- **Problem statement**: Print each entry in full, word for word, with no pictures in the result.

- **Stored data**:

((

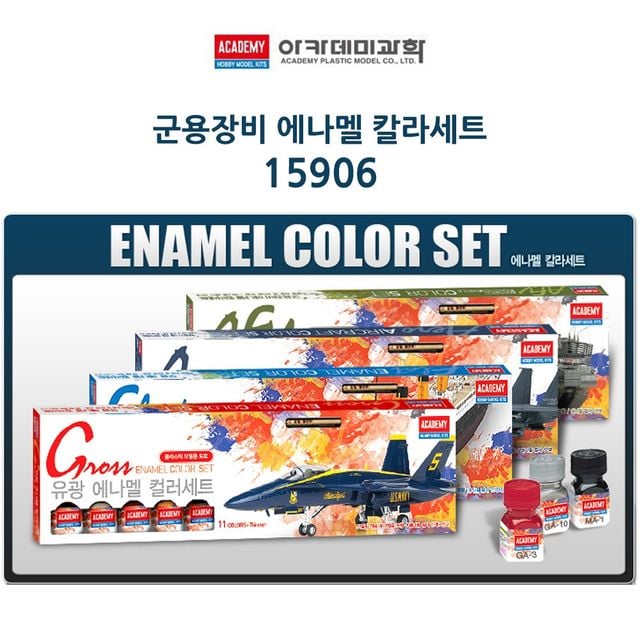 에나멜 붓2자루 병도료12개 프라모델 공구 조립 도구 모형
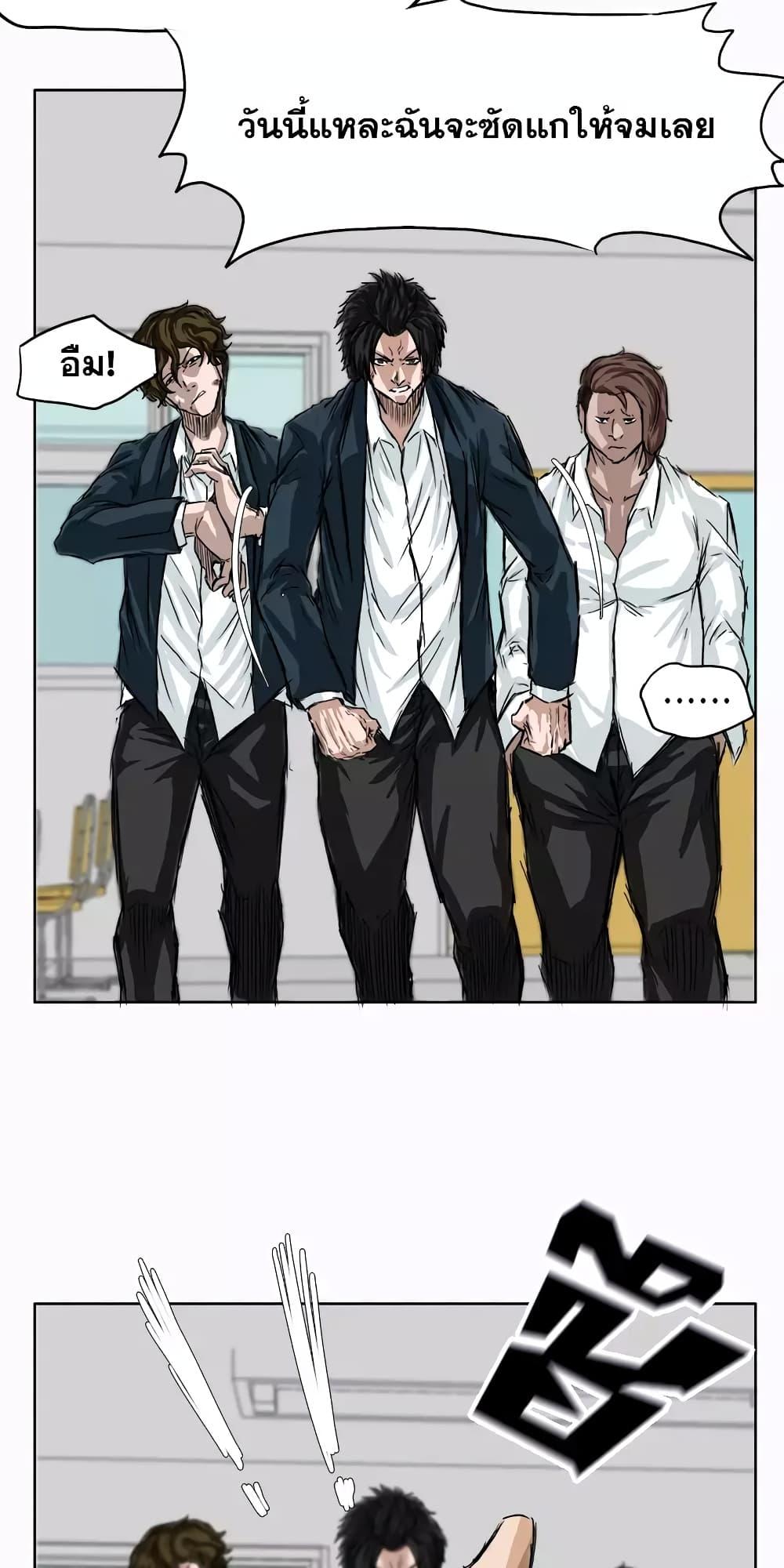 Manga-lc-com อ่านมังงะ อ่านการ์ตูน ออนไลน์ ฟรี Boss in School ตอนที่ 1 2 3 4 5 6 7 8 9 10 11 12 13 14 ฟรี ไม่มีโฆษณา Manga-lc - อ่าน มังงะ อ่าน การ์ตูน ออนไลน์ อ่านมังงะ ฟรี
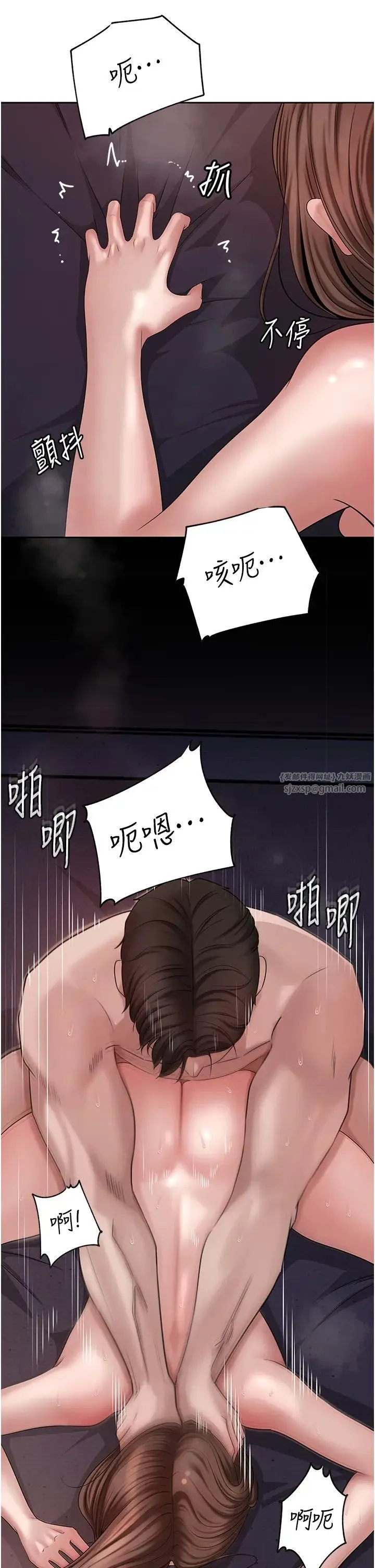 岳母为何那样 - 第10話-愛操心的嶽母大人 - page 19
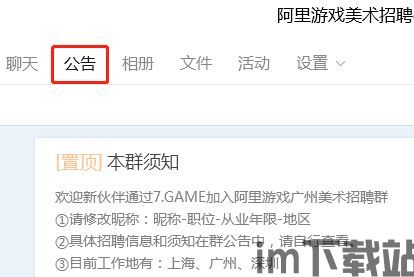 华为游戏中心安卓版(图4) 华为游戏中心安卓版(图4)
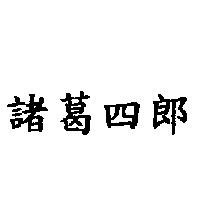 諸葛四郎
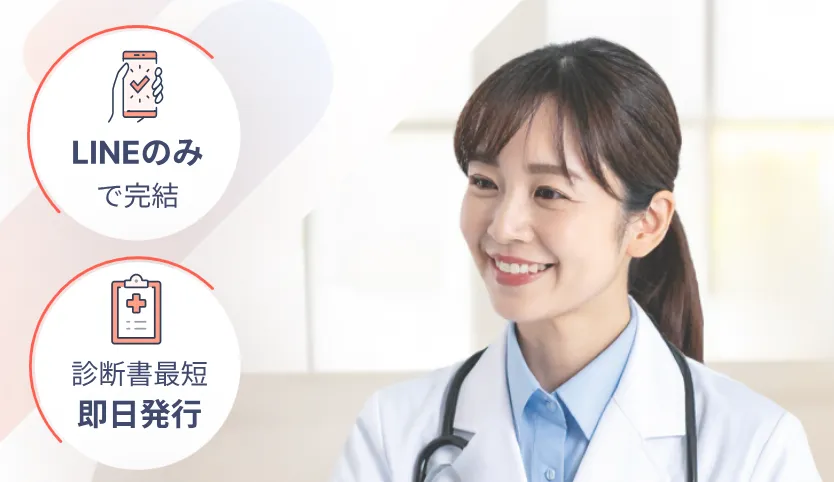 mentoa(メントア)とは?基本情報を3分でチェック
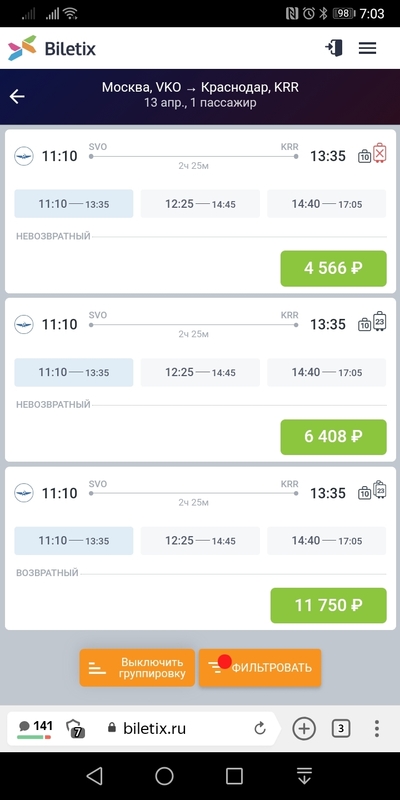 ����������� � �����������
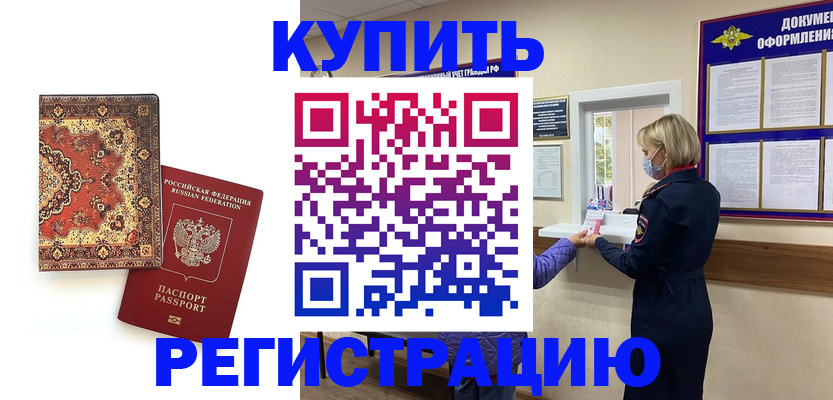 прописка для военкомата в Трубчевске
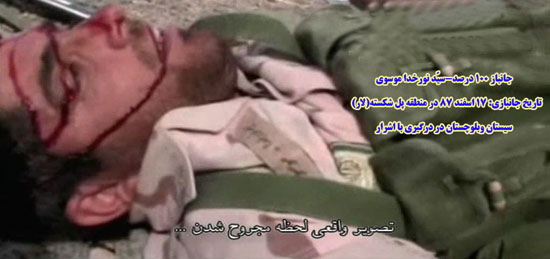 تجلیل نیروی انتظامی از جانباز صددرصد و خانواده&zwnj;اش/ 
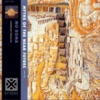 Mo Boma - Myths Of The Near Future Part One (1994)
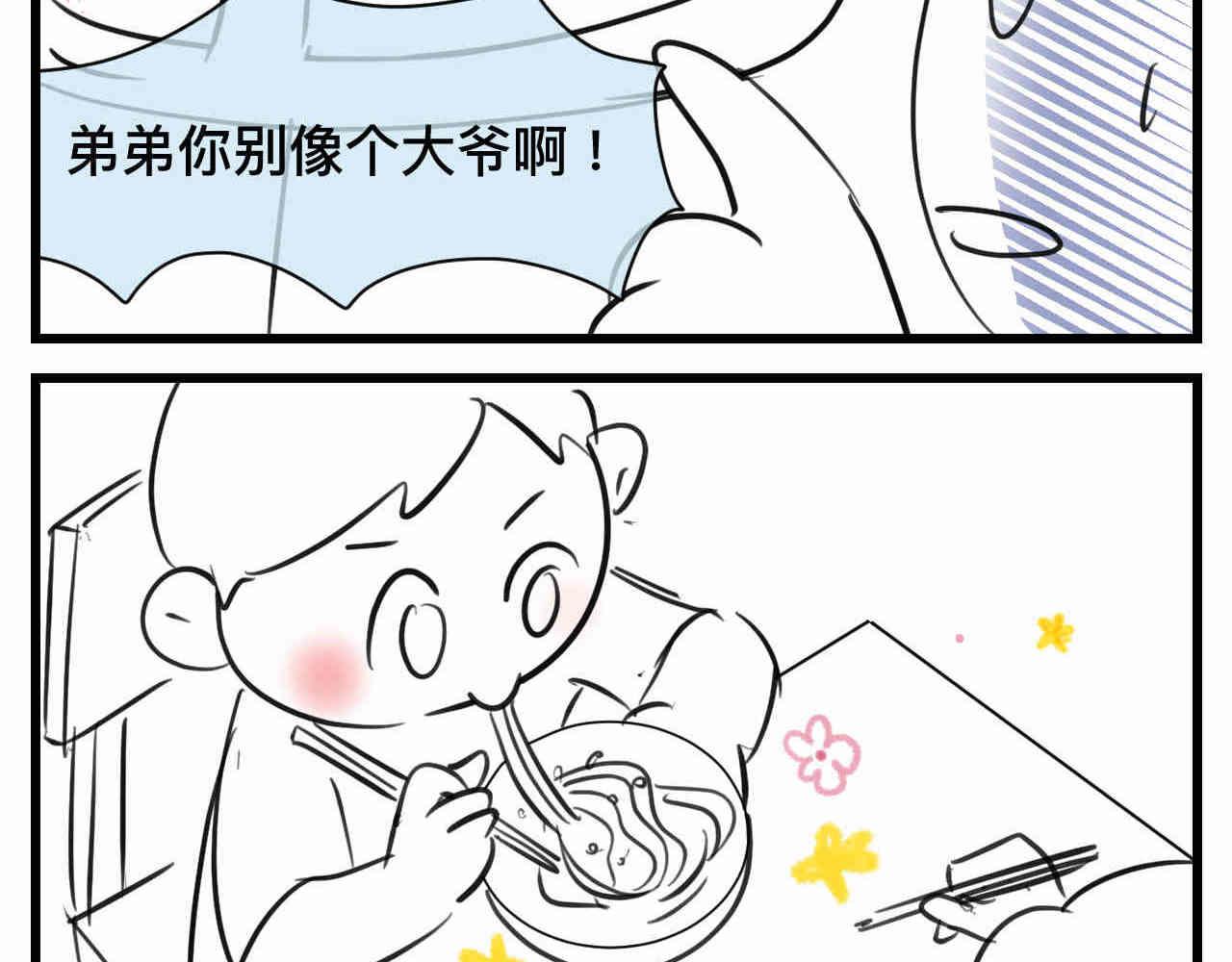 第一次做妈妈视频漫画,102.想要一个哥哥5图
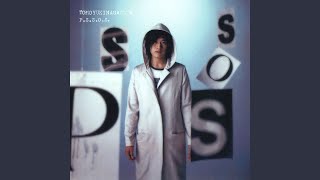 長澤知之 - 神様がいるなら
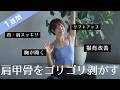 【話題】肩甲骨をゴリゴリ剥がすストレッチなら、1週間でもっこり首肩がすっきり！姿勢が変わって顔までリフトアップする最強ストレッチ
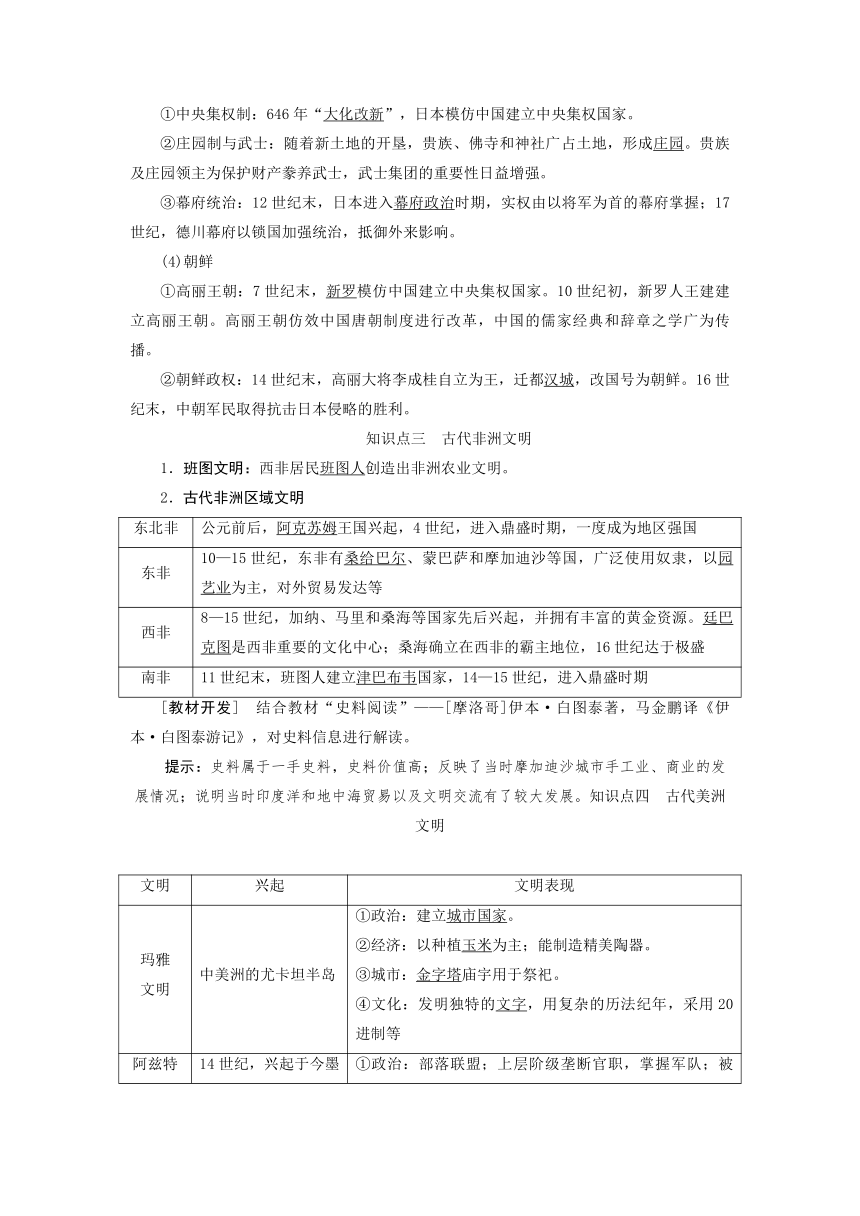 第18讲 中古时期的世界 导学案（含答案）---2025届高三历史统编版必修中外历史纲要下册一轮复习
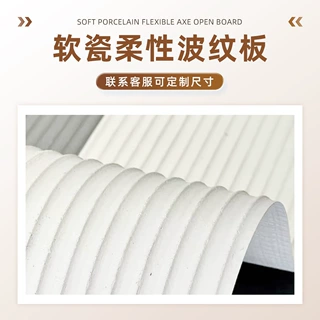 定制软瓷洞石墙板柔性石材高端文化石水波纹墙板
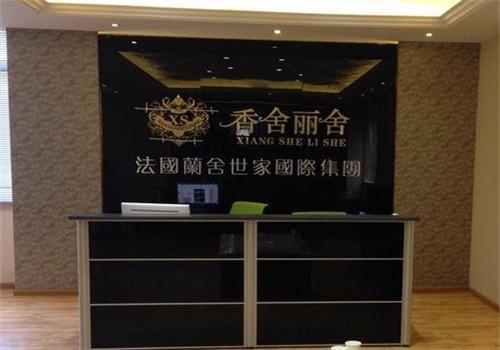 香舍麗舍3D竹炭彩晶膜加盟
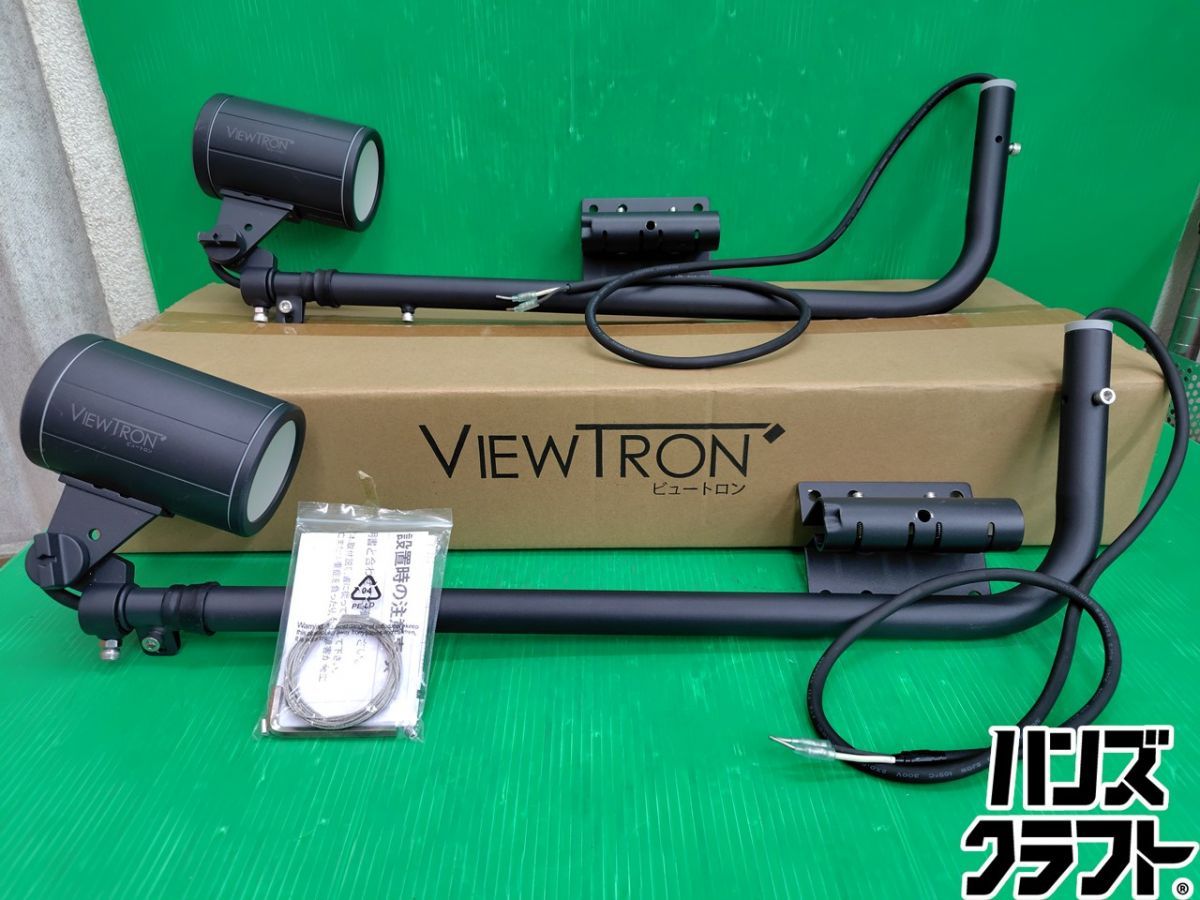 ☆【未使用】2個セット ニッケンハードウェア　屋外アームスポット　ビュートロン　VT20-120C-L 黒 【保管品】【新古品】【中古】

))

- **Solution to the exercise**:
 에나멜 붓2자루 병도료12개 프라모델 공구 조립 도구 모형
 Manga-lc-com อ่านมังงะ อ่านการ์ตูน ออนไลน์ ฟรี Boss in School ตอนที่ 1 2 3 4 5 6 7 8 9 10 11 12 13 14 ฟรี ไม่มีโฆษณา Manga-lc - อ่าน มังงะ อ่าน การ์ตูน ออนไลน์ อ่านมังงะ ฟรี
 岳母为何那样 - 第10話-愛操心的嶽母大人 - page 19
 华为游戏中心安卓版(图4) 华为游戏中心安卓版(图4)
 諸葛四郎
 mentoa(メントア)とは?基本情報を3分でチェック
 ����������� � �����������
 прописка для военкомата в Трубчевске
 تجلیل نیروی انتظامی از جانباز صددرصد و خانواده&zwnj;اش/ 
 Mo Boma - Myths Of The Near Future Part One (1994)
 第一次做妈妈视频漫画,102.想要一个哥哥5图
 長澤知之 - 神様がいるなら
 【話題】肩甲骨をゴリゴリ剥がすストレッチなら、1週間でもっこり首肩がすっきり！姿勢が変わって顔までリフトアップする最強ストレッチ
 第18讲 中古时期的世界 导学案（含答案）---2025届高三历史统编版必修中外历史纲要下册一轮复习
 定制软瓷洞石墙板柔性石材高端文化石水波纹墙板
 香舍麗舍3D竹炭彩晶膜加盟
 ☆【未使用】2個セット ニッケンハードウェア　屋外アームスポット　ビュートロン　VT20-120C-L 黒 【保管品】【新古品】【中古】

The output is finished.